Моя дружба с Бальдомеро Сервиньо, как всякая дружба людей зрелых, была более обоснованной. Бальдомеро не здешний, родился он в Кадисе, а потом в разные годы служил в Лериде, Альбасете и в Сеговии в отделениях министерства информации. Но только здесь он нашел все, что искал: журналистскую работу, которая не мешала бы его службе в Министерстве, жену и семью. Когда я устроился в «Коррео» редактором, он единственный, кроме Бернабе дель Мораля, помог мне. Мы сошлись характерами. Раз в неделю обедали вместе в кабачке, а потом, когда он женился, – у него дома, по четвергам, в окружении ребятишек, которые называли меня дядей. Бальдомеро – человек здравомыслящий, незаурядный, благодушный, всегда и во всем пользующийся успехом. Надо видеть его благородную внешность, аристократическую голову с шелковистыми седыми волосами, которую так изящно, с достоинством, одновременно мужественным и скромным, носит он на своих плечах. Два года назад, когда умерла Эсперанса, его жена, я думал, он надломится, но не тут-то было. Бальдомеро выстоит в любой ситуации. Несчастье, можно сказать, сдружило нас еще больше, и если наши отношения и без того строились всегда на доверии и понимании, то мы только сближались в последние месяцы. Однако я должен говорить с Вами начистоту. Дело в том, что моя дружба с Бальдомеро Сервиньо не избавляет меня от подчиненного по отношению к нему положения. Я для Бальдомеро – то же, что Санчо для Дон-Кихота или Сьютти для Дон Хуана Тенорио [8]. Чтобы блистать, чтоб как можно полнее реализовать себя в обществе, людям видным, умным, мужественным необходим для контраста антипод, человек посредственных дарований. Этот антипод – я, сеньора. Поймите, так получается вопреки самому Бальдомеро, я хочу сказать – вопреки его врожденной доброте и безграничному благородству. При всем желании он не смог бы избежать этого, как не может избежать при разговоре со мной едва заметного снисходительного тона.

Бальдомеро, воскресная компания да друзья из Креманеса – вот и все мое общество. Маловато для шестидесяти пяти лет? Вероятно, но это только доказывает, что я человек не экспансивный, а, напротив, замкнутый и склонный к мизантропии. Но теперь Вы открыли мне путь общения, ранее недоступный, и я с радостью вверяю себя ему. Пишите мне. Пишите о своих делах. И не забудьте про фотографию. Я не знал, что Ваша старшая дочь Сильвия, та, что замужем за дипломатом, проживает в Женеве. Я бывал в Женеве проездом невесть сколько лет назад. Чистый, опрятный город, с большими открытыми пространствами, в самом замысле своем отличный от наших тесных и невыносимых ульев. Вы не собираетесь навестить дочь? А три девочки – они дочери Сильвии или ее сестры из Севильи? Вам не хотелось бы иметь внука, мальчугана?

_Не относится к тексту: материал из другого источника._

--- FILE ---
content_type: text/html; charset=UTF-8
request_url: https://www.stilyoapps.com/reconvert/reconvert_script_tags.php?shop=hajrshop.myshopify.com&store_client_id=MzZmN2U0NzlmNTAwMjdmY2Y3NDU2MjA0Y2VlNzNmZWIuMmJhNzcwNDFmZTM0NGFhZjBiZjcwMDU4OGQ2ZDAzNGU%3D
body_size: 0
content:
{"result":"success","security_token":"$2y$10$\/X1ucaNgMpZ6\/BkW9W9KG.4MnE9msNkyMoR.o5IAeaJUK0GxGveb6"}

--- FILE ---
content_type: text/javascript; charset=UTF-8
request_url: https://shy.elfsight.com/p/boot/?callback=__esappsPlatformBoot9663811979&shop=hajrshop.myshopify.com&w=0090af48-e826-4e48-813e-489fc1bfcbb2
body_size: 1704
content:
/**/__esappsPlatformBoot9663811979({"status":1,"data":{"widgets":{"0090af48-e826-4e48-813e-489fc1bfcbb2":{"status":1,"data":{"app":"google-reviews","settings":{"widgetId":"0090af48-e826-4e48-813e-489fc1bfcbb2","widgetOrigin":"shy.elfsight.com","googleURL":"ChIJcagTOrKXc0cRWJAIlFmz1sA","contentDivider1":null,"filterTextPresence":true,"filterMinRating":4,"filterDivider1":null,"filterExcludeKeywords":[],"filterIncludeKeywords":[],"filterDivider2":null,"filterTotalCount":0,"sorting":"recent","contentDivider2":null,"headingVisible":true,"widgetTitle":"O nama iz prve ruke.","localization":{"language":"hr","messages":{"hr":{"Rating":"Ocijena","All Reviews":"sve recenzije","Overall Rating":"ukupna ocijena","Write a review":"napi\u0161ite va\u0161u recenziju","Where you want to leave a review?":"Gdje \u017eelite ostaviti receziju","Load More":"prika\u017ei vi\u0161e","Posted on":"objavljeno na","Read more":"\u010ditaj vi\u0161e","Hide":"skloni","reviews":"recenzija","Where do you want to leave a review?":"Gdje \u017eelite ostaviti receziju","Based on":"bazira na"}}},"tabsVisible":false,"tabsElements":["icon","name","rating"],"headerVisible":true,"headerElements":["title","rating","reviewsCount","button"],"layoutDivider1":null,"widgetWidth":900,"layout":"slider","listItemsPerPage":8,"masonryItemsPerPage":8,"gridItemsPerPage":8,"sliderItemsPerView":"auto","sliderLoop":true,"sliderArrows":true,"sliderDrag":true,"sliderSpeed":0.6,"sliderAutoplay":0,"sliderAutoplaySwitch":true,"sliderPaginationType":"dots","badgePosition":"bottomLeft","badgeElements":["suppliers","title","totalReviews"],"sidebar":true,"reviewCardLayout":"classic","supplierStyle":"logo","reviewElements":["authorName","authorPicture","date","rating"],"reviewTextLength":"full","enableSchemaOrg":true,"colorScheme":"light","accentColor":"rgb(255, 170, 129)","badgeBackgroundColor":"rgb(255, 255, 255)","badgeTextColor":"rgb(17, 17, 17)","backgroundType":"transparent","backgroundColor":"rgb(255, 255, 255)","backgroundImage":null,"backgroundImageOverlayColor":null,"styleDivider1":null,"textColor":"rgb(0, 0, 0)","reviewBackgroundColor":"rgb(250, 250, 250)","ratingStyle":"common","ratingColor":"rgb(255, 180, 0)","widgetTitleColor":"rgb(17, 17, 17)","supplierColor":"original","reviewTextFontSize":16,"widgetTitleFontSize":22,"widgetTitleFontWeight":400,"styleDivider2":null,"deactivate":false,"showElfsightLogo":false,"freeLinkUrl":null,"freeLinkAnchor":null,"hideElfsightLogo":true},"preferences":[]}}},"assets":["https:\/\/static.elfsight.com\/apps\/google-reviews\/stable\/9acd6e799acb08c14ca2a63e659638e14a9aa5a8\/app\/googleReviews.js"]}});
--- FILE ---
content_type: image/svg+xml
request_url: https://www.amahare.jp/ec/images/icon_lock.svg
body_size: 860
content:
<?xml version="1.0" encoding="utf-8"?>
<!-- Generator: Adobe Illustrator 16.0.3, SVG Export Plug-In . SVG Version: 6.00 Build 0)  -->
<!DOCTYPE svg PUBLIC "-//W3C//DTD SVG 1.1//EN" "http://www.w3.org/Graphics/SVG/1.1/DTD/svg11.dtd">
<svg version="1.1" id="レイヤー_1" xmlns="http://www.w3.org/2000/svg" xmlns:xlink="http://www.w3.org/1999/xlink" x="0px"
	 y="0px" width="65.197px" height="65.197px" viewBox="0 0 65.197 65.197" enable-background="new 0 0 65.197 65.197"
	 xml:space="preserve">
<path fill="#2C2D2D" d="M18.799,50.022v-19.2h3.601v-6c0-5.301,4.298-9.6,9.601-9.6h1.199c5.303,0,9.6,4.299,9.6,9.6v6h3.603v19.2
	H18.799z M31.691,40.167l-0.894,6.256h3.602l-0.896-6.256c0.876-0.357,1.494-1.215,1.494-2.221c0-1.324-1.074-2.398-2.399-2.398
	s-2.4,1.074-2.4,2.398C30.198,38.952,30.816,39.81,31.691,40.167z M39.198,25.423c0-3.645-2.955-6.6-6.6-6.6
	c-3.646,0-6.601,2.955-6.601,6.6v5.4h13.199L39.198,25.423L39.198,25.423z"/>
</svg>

Ваш преданный, неизменно думающий о Вас

Э.С

4 июля

Дорогой друг!

Моисес Уидобро, местный почтальон, выполняющий при случае обязанности альгвасила, доставил мне Ваше письмо, пересланное из столицы и опоздавшее, таким образом, на трое суток. В предотъездной суете я забыл сказать, чтобы Вы писали прямо в деревню. И совсем не обязательно указывать адрес – Креманес маленькое селение, и все мы здесь знаем друг друга. Если Вы будете писать сюда, мы выиграем на этом сутки или даже двое. Пересланные письма разочаровывают меня, словно вещи, полученные из вторых рук, перепроданные, прошедшие таможенный досмотр или подвергшиеся надругательству. К этому вопросу я отношусь очень болезненно. Когда Рафаэла приезжала к нам на время отпуска, я не разрешал ей читать газету раньше меня. В противном случае я лишался удовольствия чувствовать себя первооткрывателем, и к тому же мне представлялось, что газета, уже прочитанная кем-то другим, утрачивала девственность и тем самым переставала вызывать интерес.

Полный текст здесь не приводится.